Die vier großen Fenster- & Türflügel werden erst später eingehängt, um sie während der weiteren Ausbauarbeiten nicht zu beschädigen.

Vor die Innenwände nun endgültig verkleidet werden können, erfolgt zunächst die Verlegung der Elektrik und weitere Installationsvorbereitungen.

Nun geht es an die Verkleidung der Innenwand. Natürlich mit Massivholz. Und so langsam fängt es an, Wohnraum zu werden. schön … 🙂

Heute haben wir dann witterungsbedingt doch die Terrassentüre und die verglaste Eingangs-Doppeltüre eingesetzt. Jetzt gibt es ein klar definiertes „drinnen“ und „draußen“.

Der zukünftige Wohnraum ist superhell und die großen Fensterflächen schaffen einen Panoramablick im kompletten Wohnraum. Ich denke, das Raumkonzept geht auf … tolle Sache!

Entgegen meiner ursprünglichen Planung habe ich nun an der Dachabdichtung weiter gearbeitet, um alle notwendigen Arbeiten abzuschließen, solange die Außentemperaturen es noch zulassen.

Zuerst wurde rundum die Attika aufgebaut und die Entlüftung für Wände und Dach eingebaut.

Dann wurde die komplette Dachfläche mit einer vollflächig verklebten EPDM Folie abgedichtet und mit EPDM-Randstreifen angeschlossen. Nun sind außen (fast) alle Arbeiten beendet, welche über 5 Grad benötigen.

Nun geht es also wieder drinnen weiter: Mit der Decken-Unterkonstruktion und dem Einbau der Zischenwände.
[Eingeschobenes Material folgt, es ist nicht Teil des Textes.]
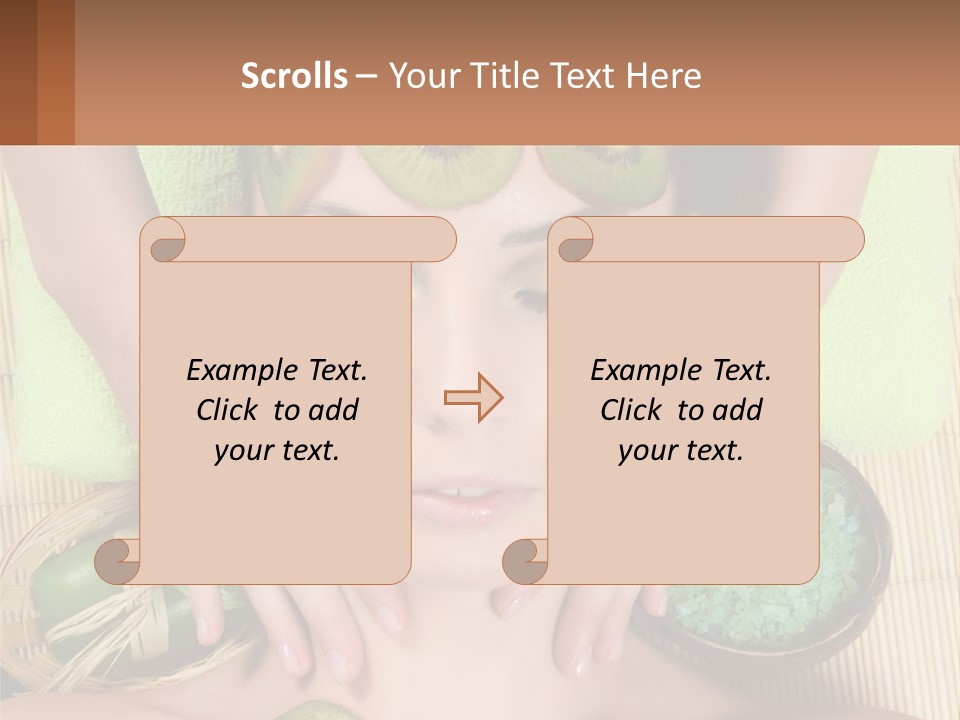 A Woman With Kiwi Slices On Her Face PowerPoint Template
Nun erfolgt die Fertigstellung der Decken.

Bevor die Aussenfassade ausgeführt werden kann, muss nun zuerst die Attika mit dem Anschluss des Daches an die Wandfläche fertig gestellt werden.

Durch die Rundungen in Bug und Heck gestaltet sich die unterkonstruktion relativ schwierig. Um die selbe Aufbauhöhe der Konterlattung zu erhalten, wird die Unterkonstruktion mit drei aufeinander verklebten 8mm-Film-Film-Streifen ausgeführt.

Nun wird die erste Lage der Boden-Deckel-Schalung angebracht.

Nun folgt die zweite Lage der Deckelschalung sowie die Detailarbeiten wie die Abschlüsse an den Türen und Fenstern, die Außenbeleuchtung und die Installation der Fallrohre.

Vollbracht 🙂 Das Tiny House ist nun von außen fertig gestellt.

Nun folgen die abschließenden Arbeiten im Wohnraum: Fliesenarbeiten in Bad und Küche, die Verlegung des Seekiefer-Dielenbodens, Einbau einer Türe zum Bad und weitere Restarbeiten. Ende in Sicht!